Here are some of their recommendations for screening in adults that remain essentially unchanged half a century later: Take a smoking history. Measure height and weight. Check blood pressure every 2 years. Don't routinely do EKGs in asymptomatic people. Measure cholesterol levels. Don't screen for lung cancer with chest x-ray or sputum cytology (these days we screen high-risk persons with CT). Don't screen for brain tumors. Don't screen for COPD. Don't screen for cirrhosis (advanced liver disease). Don't screen for oral cancer, stomach cancer, or pancreatic cancer. Perform fecal occult blood testing to screen for colorectal cancer (this remains an option although many patients now choose screening colonoscopy). Don't screen for bacteriuria in nonpregnant patients. Screen for syphilis in at-risk persons. Don't screen for testicular cancer, bladder cancer, or kidney cancer. Do Pap smears for cervical cancer in women older than age 20 (today we may add or substitute HPV testing in certain patients). Don't screen for endometrial or ovarian cancer.

In terms of screening for cancer, there were only two substantial changes from these 1975 guidelines to today's accepted practices. For breast cancer, we now recommend biennial mammography for all women starting at age 50 (or age 40 if desired) and discourage routine breast self-examination, which Frame and Carlson endorsed due to it being a benign intervention - it hadn't yet been shown to be harmful in terms of increasing false positive results and biopsies. And while Frame and Carlson discouraged prostate cancer screening, the current USPSTF thinks that selective screening is acceptable in men age 55-69 years (although I disagree).

The fact is, though, most cancers aren't diagnosable or diagnosed through screening. A a recent National Academies workshop, Dr.

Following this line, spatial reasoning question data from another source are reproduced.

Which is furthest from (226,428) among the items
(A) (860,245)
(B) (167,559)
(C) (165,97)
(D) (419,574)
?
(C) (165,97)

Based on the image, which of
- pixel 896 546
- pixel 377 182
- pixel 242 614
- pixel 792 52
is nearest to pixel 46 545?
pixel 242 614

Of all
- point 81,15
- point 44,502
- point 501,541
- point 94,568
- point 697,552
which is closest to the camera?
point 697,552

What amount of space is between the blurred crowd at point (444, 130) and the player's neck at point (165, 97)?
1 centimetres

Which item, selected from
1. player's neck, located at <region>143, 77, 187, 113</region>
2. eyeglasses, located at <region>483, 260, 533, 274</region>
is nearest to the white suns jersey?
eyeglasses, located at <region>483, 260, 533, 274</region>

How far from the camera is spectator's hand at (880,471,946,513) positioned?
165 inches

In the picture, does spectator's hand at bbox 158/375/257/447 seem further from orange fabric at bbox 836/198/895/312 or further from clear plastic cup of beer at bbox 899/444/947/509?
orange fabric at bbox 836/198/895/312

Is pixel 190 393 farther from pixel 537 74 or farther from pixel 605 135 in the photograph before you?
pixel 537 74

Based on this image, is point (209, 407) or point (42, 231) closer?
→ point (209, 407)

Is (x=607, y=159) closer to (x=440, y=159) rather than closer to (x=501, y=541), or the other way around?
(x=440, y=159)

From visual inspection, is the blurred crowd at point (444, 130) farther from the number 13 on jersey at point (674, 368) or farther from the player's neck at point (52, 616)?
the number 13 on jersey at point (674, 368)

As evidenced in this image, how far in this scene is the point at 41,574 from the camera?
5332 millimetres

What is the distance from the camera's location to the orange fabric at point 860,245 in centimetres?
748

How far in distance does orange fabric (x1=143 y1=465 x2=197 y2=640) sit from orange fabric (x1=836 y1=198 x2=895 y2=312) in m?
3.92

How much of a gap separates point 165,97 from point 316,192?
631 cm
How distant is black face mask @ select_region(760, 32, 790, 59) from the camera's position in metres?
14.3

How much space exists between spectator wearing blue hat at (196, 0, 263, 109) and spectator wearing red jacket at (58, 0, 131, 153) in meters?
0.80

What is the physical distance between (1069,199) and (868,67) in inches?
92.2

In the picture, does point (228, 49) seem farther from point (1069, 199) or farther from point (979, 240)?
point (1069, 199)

Chyke Doubeni noted that less than half of all cancer deaths are potentially preventable through current screening techniques. Dr. Elizabeth Sarma's research showed that only one-third of estimated new cancer cases this year are potentially screen detectable. For example, data show that 67 to 82 percent of colorectal cancers are detected after patients present with symptoms, not due to an abnormal screening test result. This imbalance would improve a little if 100% of eligible adults got screened, but the fact is that current technology can't prevent every cancer, or even the majority of them.

That's a quick tour of the past and present. What about the future of cancer screening? There is a lot of optimism these days about multicancer early detection (MCED) tests, also called "liquid biopsies." Imagine this: your doctor would be able to take a single blood sample and test it for multiple cancers simultaneously, including cancers that currently have no effective standard screening test. That sounds great, but there are lots of potential pitfalls, including the inability of some tests to identify cancer tissue of origin (so you could get a result back that essentially says "You have cancer somewhere in your body, we just don't know where"). Lots of smart people, including yours truly, are trying to figure out the best way to evaluate the benefits and harms of MCED tests and to create regulatory frameworks for the companies that are developing them.